The solution, in my opinion, is to find ways to increase the European Union budget. Eliminating the regional policy portfolio, the most tangible policy visible in the lives of every citizen and every locality in Europe, would be a big mistake.”

Dacian Ciolos, Renew Europe, Reper
Sursa foto: Ilona Andrei / G4Media

Dacian Cioloș, former European Commissioner for Agriculture and former leader of the Renew Europe group in the European Parliament, told G4Media that it is „an eternal discussion around the creation of the new multiannual EU budget, and now we are waiting for Ursula von der Leyen’s new political project.

The cohesion vs. PNRR subject has existed since the PNRR emerged when we realized that the debate on the EU’s loss of competitiveness against the US and China is real and needs a solution. At that time, EU leaders decided to ask Enrico Letta and Mario Draghi (highly respected global economists) for reports indicating the right development directions. Both reports show that the EU needs a lot of money to pump into the economy to strengthen the European market to withstand competition with the US and China.”

Cioloș explained that this is where the need for funds arose: „This is where the idea of abandoning cohesion funds is fueled because the net contributing countries to the EU budget say that PNRR-type funds are needed. The PNRR concept is top-down, establishing at the European level what is needed to reduce economic and fiscal disparities and to have economic resilience, and reforms mean consolidating and integrating member states’ economies.

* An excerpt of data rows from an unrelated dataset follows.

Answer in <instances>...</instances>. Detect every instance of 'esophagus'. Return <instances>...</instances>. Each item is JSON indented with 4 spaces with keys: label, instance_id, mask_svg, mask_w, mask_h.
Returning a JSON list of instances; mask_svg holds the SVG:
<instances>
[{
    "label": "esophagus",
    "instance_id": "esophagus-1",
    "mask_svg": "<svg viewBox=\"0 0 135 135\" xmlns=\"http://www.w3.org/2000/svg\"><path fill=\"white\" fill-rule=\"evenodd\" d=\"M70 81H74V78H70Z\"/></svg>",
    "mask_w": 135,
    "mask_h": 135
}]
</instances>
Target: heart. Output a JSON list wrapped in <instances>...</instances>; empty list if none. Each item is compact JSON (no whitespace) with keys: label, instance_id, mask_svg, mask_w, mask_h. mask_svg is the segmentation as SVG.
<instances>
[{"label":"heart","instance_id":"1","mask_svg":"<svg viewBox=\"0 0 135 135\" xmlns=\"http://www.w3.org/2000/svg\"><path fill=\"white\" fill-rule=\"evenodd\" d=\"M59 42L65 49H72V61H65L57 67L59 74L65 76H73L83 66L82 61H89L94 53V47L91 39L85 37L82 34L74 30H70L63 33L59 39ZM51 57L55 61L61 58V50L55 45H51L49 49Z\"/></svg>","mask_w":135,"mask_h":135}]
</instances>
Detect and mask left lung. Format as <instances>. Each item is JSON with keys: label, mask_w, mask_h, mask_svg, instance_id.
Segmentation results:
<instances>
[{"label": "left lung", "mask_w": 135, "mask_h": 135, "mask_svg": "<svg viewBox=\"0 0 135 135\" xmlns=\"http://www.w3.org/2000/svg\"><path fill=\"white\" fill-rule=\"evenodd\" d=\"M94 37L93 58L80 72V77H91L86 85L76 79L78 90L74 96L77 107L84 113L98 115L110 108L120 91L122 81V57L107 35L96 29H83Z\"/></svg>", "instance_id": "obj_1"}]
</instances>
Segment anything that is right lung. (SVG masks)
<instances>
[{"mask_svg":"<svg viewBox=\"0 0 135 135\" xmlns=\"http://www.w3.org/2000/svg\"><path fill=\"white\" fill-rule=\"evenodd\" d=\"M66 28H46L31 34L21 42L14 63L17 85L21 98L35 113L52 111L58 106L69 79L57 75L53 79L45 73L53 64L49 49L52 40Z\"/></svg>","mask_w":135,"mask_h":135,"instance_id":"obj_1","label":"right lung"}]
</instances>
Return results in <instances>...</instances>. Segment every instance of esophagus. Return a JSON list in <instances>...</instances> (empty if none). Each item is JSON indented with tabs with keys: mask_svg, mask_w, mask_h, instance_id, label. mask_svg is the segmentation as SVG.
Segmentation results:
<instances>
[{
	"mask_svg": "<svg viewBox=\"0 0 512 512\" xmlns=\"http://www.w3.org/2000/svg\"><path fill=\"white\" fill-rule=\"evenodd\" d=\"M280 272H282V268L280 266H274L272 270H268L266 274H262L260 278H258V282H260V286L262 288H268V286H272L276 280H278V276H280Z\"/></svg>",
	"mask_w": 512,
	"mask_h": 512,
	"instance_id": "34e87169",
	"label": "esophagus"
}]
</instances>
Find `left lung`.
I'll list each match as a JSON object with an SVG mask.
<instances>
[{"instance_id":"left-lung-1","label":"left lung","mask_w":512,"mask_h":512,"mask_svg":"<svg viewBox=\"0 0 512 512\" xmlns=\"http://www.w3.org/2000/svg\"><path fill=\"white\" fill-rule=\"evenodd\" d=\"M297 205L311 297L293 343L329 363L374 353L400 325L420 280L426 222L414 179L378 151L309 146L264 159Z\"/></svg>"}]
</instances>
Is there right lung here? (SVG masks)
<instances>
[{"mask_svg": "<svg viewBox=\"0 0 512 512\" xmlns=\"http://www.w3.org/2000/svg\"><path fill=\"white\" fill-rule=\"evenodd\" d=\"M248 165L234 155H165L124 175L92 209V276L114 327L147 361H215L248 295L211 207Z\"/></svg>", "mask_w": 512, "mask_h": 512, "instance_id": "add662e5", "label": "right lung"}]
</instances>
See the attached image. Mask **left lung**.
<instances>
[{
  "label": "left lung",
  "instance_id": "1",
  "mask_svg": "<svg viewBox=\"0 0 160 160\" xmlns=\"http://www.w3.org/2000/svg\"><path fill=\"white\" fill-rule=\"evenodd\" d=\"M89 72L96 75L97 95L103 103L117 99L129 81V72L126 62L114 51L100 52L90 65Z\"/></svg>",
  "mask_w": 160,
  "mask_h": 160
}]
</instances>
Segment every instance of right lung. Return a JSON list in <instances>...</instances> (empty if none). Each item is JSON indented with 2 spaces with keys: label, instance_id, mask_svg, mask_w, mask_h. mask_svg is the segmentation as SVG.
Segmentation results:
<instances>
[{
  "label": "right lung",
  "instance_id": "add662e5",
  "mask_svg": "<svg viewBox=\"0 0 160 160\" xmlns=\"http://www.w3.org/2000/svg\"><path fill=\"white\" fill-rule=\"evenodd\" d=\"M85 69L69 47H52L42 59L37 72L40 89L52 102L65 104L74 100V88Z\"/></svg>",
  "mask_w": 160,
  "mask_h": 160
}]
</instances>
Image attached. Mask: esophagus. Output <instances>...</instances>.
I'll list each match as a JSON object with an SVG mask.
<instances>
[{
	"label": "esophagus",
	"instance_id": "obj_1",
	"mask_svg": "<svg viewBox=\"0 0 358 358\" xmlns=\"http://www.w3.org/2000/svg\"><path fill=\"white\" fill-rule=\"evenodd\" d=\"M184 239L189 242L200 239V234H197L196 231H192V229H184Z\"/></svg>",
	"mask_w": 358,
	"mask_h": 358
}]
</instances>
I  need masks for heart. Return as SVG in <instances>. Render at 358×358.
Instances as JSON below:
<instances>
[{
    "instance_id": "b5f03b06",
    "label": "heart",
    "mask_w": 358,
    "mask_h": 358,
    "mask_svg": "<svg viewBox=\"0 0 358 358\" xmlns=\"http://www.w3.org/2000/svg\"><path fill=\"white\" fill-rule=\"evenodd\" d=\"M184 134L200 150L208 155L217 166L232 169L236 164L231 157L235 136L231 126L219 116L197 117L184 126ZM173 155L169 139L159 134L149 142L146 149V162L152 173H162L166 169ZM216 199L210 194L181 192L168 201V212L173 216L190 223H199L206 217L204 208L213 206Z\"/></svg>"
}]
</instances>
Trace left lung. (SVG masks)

On the other hand, cohesion is a bottom-up approach, where priorities come from regions, which also want decision-making power.

„I do not expect the cohesion policy to disappear in the medium term. If Romania had done its job properly, it wouldn’t have a problem with this change. But Romania has an internal cohesion problem because it has not correctly implemented European funds. We are missing opportunities, we do not attract either cohesion funds or PNRR,” Cioloș concluded.